### SELECTION
-- Begin --
Identify duplicate container images automatically when migrating to an Amazon ECR repository - AWS Prescriptive Guidance

Identify duplicate container images automatically when migrating to an Amazon ECR repository

Created by Rishabh Yadav (AWS) and Rishi Singla (AWS)

Code repository: automated-solution-to-identify-identical-images-between-various-container-repositories

Environment: Production

Technologies: Containers & microservices; DevOps; Migration; Modernization

AWS services: AWS CodeBuild; AWS CodePipeline; Amazon ECR; AWS CodeCommit

Summary

The pattern provides an automated solution to identify whether images that are stored in different container repositories are duplicates. This check is useful when you plan to migrate images from other container repositories to Amazon Elastic Container Registry (Amazon ECR).
-- End --
### DATA TO PROCESS
-- Begin --
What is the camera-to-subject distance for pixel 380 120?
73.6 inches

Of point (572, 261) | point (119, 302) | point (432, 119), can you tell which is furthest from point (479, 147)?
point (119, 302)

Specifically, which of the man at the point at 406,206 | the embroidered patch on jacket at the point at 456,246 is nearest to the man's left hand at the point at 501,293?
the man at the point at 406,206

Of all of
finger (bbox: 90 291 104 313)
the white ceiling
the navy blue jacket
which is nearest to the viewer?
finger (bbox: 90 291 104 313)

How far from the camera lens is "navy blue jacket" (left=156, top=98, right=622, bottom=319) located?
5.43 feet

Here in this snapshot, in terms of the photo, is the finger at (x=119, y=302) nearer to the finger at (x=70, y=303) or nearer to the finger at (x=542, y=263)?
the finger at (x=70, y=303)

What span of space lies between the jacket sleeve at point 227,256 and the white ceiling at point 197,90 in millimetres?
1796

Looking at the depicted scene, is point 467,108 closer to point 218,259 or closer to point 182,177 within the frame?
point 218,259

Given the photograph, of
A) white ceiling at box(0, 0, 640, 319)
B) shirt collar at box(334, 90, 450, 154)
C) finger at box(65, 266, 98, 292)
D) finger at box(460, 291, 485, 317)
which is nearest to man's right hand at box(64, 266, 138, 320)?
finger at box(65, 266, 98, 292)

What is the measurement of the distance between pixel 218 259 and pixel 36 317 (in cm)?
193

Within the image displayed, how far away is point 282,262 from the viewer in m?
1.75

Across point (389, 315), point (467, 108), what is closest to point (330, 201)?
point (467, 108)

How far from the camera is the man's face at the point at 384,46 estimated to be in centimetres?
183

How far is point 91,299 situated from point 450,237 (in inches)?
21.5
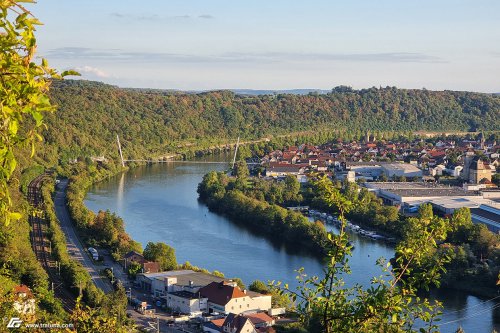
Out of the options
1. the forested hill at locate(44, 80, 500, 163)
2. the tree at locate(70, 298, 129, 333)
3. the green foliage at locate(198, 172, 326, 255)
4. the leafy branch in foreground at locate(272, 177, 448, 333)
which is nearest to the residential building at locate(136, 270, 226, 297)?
the green foliage at locate(198, 172, 326, 255)

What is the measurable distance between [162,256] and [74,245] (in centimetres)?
128

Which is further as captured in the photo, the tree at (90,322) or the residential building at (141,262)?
the residential building at (141,262)

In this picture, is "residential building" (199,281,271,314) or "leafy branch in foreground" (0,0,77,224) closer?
"leafy branch in foreground" (0,0,77,224)

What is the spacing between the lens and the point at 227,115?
21.3m

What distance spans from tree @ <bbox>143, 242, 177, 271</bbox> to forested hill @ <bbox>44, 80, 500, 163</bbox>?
826 centimetres

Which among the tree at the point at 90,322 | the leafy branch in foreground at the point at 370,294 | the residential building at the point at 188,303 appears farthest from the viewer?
the residential building at the point at 188,303

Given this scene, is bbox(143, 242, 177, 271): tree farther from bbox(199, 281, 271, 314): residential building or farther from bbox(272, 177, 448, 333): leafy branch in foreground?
bbox(272, 177, 448, 333): leafy branch in foreground

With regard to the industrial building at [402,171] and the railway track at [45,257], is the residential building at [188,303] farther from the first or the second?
the industrial building at [402,171]

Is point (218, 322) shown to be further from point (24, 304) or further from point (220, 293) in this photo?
point (24, 304)

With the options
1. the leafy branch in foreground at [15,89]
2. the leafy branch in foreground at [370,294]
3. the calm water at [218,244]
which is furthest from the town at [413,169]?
the leafy branch in foreground at [15,89]

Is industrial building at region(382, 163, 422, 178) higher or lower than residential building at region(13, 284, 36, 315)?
lower

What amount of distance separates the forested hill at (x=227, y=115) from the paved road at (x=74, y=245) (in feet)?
16.1

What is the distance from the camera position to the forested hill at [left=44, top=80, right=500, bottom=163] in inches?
645

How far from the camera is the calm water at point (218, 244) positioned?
561 centimetres
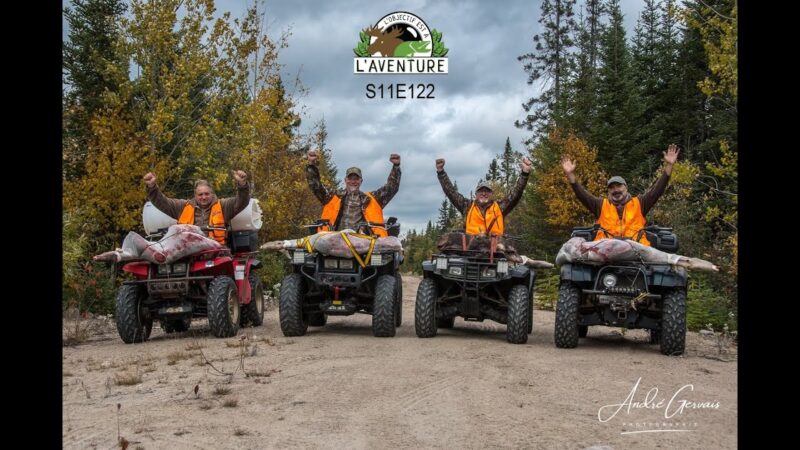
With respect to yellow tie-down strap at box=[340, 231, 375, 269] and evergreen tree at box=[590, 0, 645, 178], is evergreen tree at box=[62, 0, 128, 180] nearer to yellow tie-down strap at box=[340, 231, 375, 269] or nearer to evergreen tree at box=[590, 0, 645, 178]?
yellow tie-down strap at box=[340, 231, 375, 269]

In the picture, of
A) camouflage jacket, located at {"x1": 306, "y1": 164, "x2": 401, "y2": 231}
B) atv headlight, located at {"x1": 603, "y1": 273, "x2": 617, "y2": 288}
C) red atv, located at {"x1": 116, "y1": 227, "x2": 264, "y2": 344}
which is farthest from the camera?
camouflage jacket, located at {"x1": 306, "y1": 164, "x2": 401, "y2": 231}

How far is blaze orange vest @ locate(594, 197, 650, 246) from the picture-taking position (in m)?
9.57

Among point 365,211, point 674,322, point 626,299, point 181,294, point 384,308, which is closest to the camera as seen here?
point 674,322

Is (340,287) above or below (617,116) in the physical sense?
below

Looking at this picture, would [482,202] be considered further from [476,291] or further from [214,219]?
[214,219]

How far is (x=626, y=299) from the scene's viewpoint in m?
8.94

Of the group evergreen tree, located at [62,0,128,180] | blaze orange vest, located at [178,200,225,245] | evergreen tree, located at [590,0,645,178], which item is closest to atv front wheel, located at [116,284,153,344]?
blaze orange vest, located at [178,200,225,245]

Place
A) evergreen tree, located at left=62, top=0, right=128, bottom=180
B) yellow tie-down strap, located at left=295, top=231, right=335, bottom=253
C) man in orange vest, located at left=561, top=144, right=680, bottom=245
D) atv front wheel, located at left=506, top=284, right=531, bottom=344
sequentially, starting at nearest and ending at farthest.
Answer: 1. atv front wheel, located at left=506, top=284, right=531, bottom=344
2. man in orange vest, located at left=561, top=144, right=680, bottom=245
3. yellow tie-down strap, located at left=295, top=231, right=335, bottom=253
4. evergreen tree, located at left=62, top=0, right=128, bottom=180

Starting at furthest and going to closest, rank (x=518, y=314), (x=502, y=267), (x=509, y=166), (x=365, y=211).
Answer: (x=509, y=166), (x=365, y=211), (x=502, y=267), (x=518, y=314)

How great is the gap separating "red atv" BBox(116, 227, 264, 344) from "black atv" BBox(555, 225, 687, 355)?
4538 mm

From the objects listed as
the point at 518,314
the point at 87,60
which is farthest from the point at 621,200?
the point at 87,60

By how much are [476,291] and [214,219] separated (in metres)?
4.06
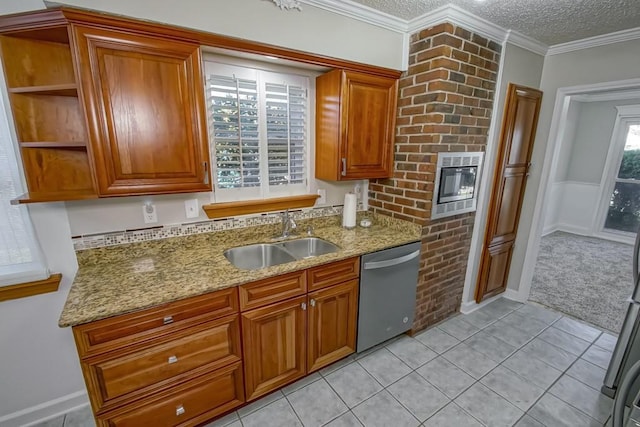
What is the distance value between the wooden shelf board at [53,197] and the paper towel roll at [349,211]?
1.63 metres

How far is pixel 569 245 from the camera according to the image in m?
4.65

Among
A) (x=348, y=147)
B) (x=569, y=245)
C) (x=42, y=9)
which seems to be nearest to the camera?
(x=42, y=9)

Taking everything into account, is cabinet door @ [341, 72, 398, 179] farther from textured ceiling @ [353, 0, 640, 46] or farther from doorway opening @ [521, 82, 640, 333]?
doorway opening @ [521, 82, 640, 333]

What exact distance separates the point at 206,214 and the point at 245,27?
3.76 feet

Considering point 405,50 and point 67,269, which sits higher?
point 405,50

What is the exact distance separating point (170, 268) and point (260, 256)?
619 millimetres

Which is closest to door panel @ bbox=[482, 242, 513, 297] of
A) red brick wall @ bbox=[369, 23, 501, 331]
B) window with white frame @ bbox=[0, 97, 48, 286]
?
red brick wall @ bbox=[369, 23, 501, 331]

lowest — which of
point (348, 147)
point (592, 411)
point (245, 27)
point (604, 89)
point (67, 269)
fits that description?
point (592, 411)

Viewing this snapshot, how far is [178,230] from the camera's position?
183 centimetres

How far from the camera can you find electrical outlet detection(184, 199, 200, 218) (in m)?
1.84

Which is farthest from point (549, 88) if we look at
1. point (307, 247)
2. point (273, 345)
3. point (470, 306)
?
point (273, 345)

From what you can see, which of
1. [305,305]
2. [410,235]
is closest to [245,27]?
[305,305]

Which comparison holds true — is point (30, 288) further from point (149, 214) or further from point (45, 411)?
point (45, 411)

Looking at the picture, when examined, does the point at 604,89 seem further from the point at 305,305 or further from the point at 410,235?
the point at 305,305
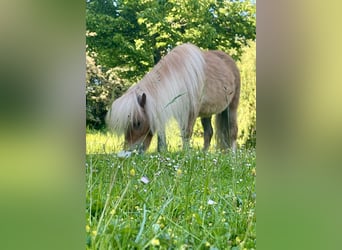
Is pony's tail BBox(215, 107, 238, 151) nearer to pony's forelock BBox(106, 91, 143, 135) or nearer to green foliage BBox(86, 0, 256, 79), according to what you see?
green foliage BBox(86, 0, 256, 79)

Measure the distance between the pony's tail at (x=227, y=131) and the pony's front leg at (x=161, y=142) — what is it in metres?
0.35

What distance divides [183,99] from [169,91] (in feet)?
0.36

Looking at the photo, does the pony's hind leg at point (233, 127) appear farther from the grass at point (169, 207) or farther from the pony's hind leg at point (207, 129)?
the grass at point (169, 207)

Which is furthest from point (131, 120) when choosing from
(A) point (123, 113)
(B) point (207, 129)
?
(B) point (207, 129)

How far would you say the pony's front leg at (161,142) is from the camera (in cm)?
194

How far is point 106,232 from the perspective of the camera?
0.69 m

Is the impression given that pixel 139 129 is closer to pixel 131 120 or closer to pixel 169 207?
pixel 131 120

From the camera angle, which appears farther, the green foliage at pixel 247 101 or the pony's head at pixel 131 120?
the green foliage at pixel 247 101

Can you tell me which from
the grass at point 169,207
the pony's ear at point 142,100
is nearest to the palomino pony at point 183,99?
the pony's ear at point 142,100

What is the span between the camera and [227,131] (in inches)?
90.6
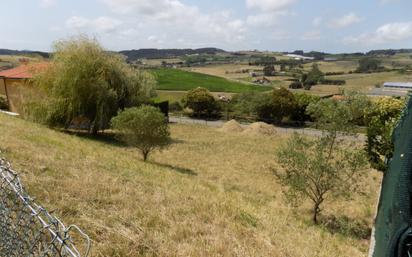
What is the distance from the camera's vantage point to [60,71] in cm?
2419

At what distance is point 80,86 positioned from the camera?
24172 mm

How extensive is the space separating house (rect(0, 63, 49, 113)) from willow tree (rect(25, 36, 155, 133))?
1796 mm

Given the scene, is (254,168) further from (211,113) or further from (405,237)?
(211,113)

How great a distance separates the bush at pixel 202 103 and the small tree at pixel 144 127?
34.7 m

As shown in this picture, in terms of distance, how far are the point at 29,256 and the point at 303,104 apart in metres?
50.1

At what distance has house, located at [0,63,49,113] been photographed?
2691 centimetres

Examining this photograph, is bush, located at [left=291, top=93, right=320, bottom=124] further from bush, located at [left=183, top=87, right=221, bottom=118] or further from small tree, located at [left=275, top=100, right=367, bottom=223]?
small tree, located at [left=275, top=100, right=367, bottom=223]

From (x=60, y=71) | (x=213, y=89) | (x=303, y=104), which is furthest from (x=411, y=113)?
(x=213, y=89)

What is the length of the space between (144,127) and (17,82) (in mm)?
16449

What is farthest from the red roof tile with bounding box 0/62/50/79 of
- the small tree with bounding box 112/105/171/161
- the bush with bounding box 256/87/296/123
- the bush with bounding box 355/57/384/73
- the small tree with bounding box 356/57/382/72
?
the small tree with bounding box 356/57/382/72

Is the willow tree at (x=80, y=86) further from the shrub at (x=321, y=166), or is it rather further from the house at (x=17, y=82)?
the shrub at (x=321, y=166)

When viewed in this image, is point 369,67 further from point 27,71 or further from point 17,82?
point 17,82

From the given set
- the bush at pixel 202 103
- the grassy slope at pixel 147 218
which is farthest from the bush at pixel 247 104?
the grassy slope at pixel 147 218

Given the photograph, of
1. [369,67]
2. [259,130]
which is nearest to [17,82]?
[259,130]
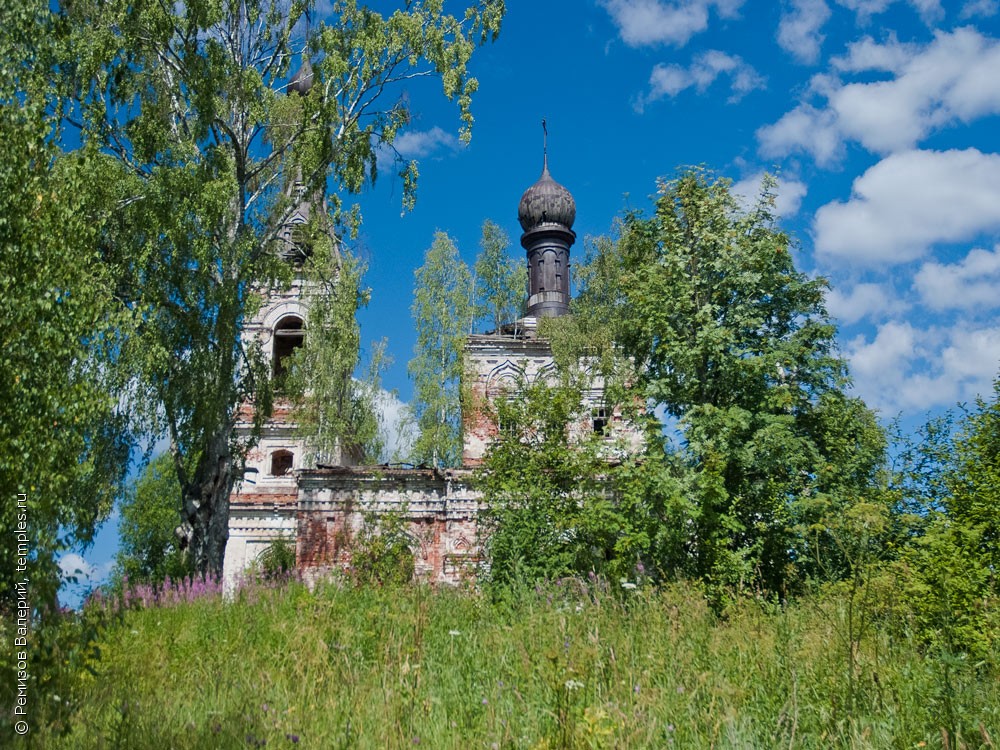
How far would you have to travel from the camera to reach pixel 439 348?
29.5 meters

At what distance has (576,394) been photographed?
1764 centimetres

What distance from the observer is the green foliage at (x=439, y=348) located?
27.7 m

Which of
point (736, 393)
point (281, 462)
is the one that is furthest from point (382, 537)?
point (281, 462)

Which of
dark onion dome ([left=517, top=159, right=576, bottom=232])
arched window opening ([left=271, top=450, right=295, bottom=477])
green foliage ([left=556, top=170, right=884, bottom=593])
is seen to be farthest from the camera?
dark onion dome ([left=517, top=159, right=576, bottom=232])

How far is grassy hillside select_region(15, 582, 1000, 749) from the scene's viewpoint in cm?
353

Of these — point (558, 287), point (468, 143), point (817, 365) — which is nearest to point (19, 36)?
point (468, 143)

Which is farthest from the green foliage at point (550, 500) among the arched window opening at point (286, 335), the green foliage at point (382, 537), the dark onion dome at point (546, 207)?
the dark onion dome at point (546, 207)

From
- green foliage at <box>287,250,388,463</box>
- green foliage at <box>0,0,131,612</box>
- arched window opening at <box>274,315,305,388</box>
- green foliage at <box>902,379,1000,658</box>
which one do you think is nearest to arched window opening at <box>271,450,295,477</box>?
green foliage at <box>287,250,388,463</box>

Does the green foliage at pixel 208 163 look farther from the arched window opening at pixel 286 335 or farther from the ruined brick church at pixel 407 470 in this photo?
the arched window opening at pixel 286 335

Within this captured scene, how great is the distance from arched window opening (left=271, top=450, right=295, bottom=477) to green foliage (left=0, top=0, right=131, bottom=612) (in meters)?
15.7

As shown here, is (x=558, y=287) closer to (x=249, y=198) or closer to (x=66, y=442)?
(x=249, y=198)

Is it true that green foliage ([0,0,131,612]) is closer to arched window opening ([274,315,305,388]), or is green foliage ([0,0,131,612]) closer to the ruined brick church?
the ruined brick church

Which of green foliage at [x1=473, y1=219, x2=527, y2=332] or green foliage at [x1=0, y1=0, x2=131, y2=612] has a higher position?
green foliage at [x1=473, y1=219, x2=527, y2=332]

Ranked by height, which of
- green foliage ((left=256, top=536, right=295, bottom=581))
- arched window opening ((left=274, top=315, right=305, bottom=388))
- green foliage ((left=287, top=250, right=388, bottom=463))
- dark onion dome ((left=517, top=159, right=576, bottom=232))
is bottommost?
green foliage ((left=256, top=536, right=295, bottom=581))
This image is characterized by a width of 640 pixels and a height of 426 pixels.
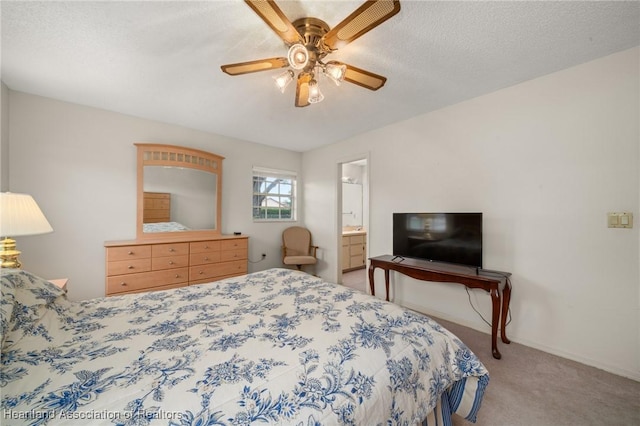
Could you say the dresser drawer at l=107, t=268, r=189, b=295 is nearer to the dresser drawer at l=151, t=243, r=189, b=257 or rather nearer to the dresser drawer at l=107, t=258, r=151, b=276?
the dresser drawer at l=107, t=258, r=151, b=276

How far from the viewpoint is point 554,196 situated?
210 cm

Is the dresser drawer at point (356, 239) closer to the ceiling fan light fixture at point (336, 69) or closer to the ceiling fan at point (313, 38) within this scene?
the ceiling fan at point (313, 38)

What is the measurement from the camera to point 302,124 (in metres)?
3.28

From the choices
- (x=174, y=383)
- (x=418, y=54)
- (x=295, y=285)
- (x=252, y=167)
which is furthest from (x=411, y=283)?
(x=252, y=167)

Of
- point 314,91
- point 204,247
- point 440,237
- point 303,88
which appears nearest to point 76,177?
point 204,247

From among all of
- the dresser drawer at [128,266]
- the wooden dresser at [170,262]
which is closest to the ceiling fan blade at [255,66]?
the wooden dresser at [170,262]

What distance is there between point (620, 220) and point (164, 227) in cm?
464

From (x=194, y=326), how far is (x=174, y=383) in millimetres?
460

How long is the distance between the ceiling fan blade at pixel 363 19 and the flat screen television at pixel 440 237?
194cm

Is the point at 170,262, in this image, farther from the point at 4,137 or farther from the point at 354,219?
the point at 354,219

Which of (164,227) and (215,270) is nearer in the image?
(164,227)

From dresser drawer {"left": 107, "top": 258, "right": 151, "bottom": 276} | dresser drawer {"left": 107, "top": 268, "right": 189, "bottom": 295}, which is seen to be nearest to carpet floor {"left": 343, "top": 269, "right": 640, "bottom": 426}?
dresser drawer {"left": 107, "top": 268, "right": 189, "bottom": 295}

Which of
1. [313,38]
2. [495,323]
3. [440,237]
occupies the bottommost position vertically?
[495,323]

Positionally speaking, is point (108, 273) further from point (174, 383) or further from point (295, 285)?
point (174, 383)
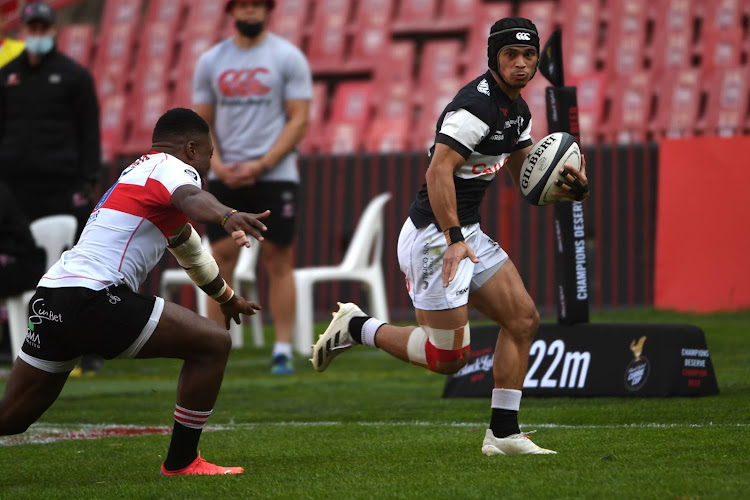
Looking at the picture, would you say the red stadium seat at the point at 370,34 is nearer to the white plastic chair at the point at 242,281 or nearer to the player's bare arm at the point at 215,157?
the white plastic chair at the point at 242,281

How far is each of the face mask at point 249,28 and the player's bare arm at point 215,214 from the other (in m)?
5.21

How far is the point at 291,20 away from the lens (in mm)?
23031

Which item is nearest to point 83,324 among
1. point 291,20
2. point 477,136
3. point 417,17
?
point 477,136

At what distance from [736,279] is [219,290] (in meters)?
9.63

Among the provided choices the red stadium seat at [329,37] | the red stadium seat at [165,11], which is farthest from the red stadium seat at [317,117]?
the red stadium seat at [165,11]

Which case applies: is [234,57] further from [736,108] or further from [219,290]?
[736,108]

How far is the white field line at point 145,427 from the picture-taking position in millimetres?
6266

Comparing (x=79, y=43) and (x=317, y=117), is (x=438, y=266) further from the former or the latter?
(x=79, y=43)

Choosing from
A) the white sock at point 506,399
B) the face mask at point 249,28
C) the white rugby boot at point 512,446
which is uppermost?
the face mask at point 249,28

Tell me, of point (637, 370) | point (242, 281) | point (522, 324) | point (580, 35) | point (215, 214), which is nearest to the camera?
point (215, 214)

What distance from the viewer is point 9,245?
9.66m

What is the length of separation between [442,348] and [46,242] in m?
4.98

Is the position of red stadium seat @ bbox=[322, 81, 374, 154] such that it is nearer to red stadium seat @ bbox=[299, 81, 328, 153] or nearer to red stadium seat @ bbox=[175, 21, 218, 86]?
red stadium seat @ bbox=[299, 81, 328, 153]

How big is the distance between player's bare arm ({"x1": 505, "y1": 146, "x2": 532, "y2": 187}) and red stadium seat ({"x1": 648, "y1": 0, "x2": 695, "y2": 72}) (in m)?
13.9
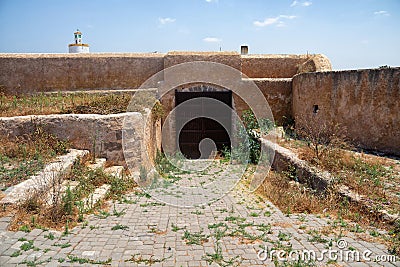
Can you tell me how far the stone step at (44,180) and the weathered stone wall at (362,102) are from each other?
691cm

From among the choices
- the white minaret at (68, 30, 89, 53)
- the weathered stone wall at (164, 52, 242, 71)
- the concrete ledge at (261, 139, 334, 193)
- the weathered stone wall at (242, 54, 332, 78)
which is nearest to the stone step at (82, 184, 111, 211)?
the concrete ledge at (261, 139, 334, 193)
-- End --
### WORK TO COMPLETE
- 1) Answer these questions about the ECR migration page.
(a) Who created it?
(b) What environment does it list?
(c) Which AWS services does it name?
- 2) From the records, reproduce the lines between the one holding "How great a" and the one holding "2691 centimetres", inclusive.
The ECR migration page and the records have nothing to do with each other.

### RESULTS
- 1)
(a) Rishabh Yadav (AWS) and Rishi Singla (AWS)
(b) Production
(c) AWS CodeBuild, AWS CodePipeline, Amazon ECR, and AWS CodeCommit

- 2)
How great a distance separates the bush at pixel 202 103 and the small tree at pixel 144 127?
34.7 m

As shown in this picture, in terms of distance, how far are the point at 29,256 and the point at 303,104 apart in metres?
50.1

At what distance has house, located at [0,63,49,113] been photographed?
2691 centimetres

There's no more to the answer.